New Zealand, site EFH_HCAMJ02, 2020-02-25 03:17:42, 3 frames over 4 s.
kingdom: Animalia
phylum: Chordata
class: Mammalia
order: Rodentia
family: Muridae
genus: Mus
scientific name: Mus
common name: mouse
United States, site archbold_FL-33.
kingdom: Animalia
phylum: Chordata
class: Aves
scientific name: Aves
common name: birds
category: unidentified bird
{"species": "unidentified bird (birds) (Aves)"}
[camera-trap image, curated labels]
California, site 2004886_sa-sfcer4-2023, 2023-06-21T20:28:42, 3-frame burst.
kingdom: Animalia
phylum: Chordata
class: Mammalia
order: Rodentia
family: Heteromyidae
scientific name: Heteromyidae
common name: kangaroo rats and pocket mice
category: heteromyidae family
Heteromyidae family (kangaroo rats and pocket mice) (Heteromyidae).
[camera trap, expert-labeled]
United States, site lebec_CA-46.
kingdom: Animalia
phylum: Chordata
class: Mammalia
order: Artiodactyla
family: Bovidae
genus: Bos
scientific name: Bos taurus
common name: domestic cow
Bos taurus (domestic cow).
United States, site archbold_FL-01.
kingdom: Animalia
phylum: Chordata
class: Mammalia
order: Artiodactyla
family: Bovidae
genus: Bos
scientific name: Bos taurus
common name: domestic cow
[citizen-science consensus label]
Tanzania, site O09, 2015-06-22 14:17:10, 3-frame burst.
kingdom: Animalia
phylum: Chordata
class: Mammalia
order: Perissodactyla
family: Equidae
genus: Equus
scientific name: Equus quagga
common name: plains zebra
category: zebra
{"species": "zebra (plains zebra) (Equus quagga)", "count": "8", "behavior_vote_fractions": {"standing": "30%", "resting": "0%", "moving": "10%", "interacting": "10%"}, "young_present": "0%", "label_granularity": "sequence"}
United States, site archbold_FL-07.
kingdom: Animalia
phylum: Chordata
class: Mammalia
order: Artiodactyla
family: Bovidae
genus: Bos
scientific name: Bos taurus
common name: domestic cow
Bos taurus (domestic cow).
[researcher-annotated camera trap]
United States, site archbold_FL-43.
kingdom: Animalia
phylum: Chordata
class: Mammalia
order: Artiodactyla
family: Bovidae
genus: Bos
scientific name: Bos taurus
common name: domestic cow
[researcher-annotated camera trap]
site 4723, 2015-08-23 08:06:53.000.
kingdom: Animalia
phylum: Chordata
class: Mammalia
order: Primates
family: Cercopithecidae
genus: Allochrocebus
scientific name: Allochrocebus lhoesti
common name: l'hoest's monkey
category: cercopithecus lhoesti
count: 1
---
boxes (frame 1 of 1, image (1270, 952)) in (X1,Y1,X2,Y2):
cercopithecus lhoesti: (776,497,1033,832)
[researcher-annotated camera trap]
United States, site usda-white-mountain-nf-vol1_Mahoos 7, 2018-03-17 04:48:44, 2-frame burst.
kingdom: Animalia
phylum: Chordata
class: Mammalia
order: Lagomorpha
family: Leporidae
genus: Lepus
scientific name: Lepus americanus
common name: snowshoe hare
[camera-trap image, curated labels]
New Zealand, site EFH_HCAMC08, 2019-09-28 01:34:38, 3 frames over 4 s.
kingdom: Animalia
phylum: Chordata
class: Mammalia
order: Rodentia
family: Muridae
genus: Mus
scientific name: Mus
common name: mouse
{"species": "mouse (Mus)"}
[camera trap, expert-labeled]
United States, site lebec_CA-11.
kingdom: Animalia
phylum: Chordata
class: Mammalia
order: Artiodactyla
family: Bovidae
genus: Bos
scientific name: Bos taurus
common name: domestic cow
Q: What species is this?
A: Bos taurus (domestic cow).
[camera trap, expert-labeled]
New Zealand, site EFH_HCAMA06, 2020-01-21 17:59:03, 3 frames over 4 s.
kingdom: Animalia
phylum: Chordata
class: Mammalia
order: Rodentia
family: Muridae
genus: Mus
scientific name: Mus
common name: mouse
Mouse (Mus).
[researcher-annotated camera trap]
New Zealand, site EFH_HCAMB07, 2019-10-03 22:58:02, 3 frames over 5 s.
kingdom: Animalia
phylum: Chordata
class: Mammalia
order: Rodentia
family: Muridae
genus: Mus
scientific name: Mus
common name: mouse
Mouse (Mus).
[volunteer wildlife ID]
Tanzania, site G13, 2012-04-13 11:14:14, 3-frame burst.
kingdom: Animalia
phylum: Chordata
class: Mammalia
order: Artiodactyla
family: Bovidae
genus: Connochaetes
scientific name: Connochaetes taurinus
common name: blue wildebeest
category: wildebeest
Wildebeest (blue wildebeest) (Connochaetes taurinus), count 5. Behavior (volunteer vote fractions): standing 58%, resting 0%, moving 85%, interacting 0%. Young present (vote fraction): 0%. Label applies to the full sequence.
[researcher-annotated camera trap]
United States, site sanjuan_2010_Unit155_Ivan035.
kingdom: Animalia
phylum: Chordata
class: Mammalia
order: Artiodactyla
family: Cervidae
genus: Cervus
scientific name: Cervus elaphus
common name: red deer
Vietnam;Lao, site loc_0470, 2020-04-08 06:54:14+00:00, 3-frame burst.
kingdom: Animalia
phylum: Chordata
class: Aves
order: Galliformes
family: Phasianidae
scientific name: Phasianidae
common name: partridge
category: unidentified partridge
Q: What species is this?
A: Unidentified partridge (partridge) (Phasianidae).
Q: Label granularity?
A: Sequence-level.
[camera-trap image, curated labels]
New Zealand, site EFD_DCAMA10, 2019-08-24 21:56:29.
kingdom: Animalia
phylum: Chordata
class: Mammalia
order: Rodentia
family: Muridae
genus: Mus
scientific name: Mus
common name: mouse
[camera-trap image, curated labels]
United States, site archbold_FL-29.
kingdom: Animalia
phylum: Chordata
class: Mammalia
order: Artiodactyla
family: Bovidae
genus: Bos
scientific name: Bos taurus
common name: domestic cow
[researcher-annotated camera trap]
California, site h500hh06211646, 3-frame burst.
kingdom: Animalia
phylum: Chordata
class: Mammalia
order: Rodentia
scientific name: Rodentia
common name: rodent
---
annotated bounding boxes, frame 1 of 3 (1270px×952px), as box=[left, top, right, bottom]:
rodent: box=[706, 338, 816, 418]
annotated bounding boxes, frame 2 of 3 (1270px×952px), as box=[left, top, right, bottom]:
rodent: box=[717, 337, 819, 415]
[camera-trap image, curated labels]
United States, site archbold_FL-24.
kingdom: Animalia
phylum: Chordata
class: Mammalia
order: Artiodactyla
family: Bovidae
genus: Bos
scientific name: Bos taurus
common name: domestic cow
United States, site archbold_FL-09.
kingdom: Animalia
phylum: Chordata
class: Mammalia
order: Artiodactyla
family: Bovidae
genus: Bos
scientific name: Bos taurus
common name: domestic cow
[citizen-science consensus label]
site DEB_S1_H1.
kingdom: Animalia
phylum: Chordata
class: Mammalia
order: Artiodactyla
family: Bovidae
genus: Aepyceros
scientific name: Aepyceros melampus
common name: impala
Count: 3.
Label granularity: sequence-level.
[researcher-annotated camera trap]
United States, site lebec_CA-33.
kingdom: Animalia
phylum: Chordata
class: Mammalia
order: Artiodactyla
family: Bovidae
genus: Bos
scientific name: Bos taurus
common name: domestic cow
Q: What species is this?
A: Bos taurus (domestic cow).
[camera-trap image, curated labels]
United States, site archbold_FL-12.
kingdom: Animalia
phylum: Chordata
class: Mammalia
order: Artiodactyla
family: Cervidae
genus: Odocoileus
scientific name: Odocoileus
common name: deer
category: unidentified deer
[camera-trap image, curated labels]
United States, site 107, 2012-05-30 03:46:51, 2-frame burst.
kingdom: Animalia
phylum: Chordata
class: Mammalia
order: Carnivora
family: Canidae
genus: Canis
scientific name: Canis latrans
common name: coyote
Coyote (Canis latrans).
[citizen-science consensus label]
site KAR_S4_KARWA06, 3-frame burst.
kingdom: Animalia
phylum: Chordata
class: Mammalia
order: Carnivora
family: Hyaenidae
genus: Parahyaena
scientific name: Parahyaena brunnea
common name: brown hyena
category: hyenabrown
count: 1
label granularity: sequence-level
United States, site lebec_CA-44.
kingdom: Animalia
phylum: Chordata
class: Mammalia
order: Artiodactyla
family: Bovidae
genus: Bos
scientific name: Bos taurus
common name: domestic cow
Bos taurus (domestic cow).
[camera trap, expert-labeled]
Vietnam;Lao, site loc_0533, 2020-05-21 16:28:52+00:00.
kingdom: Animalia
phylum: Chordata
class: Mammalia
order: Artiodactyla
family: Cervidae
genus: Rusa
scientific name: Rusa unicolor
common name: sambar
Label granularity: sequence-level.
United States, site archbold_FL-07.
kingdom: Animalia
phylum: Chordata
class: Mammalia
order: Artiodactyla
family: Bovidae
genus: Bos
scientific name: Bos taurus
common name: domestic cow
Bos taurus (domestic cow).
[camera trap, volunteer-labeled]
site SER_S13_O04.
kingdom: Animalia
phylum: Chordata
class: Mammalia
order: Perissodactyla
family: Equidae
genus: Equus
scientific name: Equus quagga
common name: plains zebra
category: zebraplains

-.-.-

Task directions ▸
Go back to the listing above. Copy word for word the lines from the one with "Vietnam;Lao, site loc_0470, 2020-04-08" through the one with "A: Unidentified partridge", and nothing more.

Output of the exercise ▸
Vietnam;Lao, site loc_0470, 2020-04-08 06:54:14+00:00, 3-frame burst.
kingdom: Animalia
phylum: Chordata
class: Aves
order: Galliformes
family: Phasianidae
scientific name: Phasianidae
common name: partridge
category: unidentified partridge
Q: What species is this?
A: Unidentified partridge (partridge) (Phasianidae).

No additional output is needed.